Dalejże Shotcut 18.09!
Jeżeli ktoś uważał, ze początek września to doskonały moment na nowe wydanie edytora wideo Shotcut, to wiele się nie pomylił. Najnowszy Shotcut 18.09 może nie został upubliczniony równo z nastaniem pierwszego dnia wspomnianego miesiąca, niemniej taka jest cena postępu który nie jest wyłącznie poprawkami błędów.
Scena linuksowych edytorów wideo ma się dobrze. Nawet jeżeli ktoś uzna, że jakiś projekt nie spełnia wymogów stabilności na użytkowanej maszynie, to rozwiązaniem jest wypróbowanie innego rozwiązania. Shotcut na tle konkurencji z pewnością wyróżnia się bogactwem opcji, efektów i przede wszystkim troską autorów, by zadowolić oczekiwania użytkowników.

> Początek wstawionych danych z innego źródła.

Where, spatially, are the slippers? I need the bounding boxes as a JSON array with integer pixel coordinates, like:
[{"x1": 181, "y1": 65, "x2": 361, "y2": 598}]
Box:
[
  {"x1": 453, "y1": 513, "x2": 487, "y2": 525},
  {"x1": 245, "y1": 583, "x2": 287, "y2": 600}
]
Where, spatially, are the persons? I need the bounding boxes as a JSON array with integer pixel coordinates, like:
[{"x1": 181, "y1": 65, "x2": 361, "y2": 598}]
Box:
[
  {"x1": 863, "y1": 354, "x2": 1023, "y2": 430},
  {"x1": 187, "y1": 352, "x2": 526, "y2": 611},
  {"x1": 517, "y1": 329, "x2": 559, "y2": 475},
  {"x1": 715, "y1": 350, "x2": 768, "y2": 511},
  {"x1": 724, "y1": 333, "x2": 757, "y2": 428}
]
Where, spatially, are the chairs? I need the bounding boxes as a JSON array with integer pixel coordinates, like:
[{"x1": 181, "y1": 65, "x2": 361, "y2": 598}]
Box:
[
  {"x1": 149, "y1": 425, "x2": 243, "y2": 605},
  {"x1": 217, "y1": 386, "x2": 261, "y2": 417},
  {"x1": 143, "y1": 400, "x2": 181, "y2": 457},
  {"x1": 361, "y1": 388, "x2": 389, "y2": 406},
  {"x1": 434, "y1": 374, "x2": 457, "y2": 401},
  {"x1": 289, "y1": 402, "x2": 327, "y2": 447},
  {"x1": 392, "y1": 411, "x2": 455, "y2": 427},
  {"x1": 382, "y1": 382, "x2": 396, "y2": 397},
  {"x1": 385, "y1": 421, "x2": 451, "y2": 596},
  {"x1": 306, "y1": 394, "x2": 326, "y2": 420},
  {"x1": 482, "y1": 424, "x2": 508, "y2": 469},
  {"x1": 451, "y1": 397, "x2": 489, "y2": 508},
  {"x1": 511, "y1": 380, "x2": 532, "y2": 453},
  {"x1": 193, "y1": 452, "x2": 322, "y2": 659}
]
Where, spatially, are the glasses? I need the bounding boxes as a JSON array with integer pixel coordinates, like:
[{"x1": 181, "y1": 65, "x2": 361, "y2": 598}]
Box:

Najnowsza wersja 18.09 zawiera sporo dodatków funkcjonalnych. To sprytniejsze sortowanie klipów na osi czasu (Ripple). Więcej filtrów – Timer, Shake, poprawki w obrotach. A także możliwość dodania klipów zawierające tekst, sprawniejszego wyeksportowania WebM VP8, VP9, itp.
Poprawiono stabilność usuwając awaryjność elementów powodujących błędy w przeszłości. To przyczyniło się do wzrostu wydajności, przynajmniej według deklaracji twórców. Chociaż nie brzmi to wystarczająco ekscytująco, to jednak program pozbył się wielu błędów wersji poprzednich, usprawnił kontrolę na osi czasu. Przeprojektowaniu uległy też niektóre elementy interfejsu.
A wszystko to można sprawdzić pobierając paczkę snap, flatpak lub przygotowaną binarkę bezpośrednio ze strony projektu.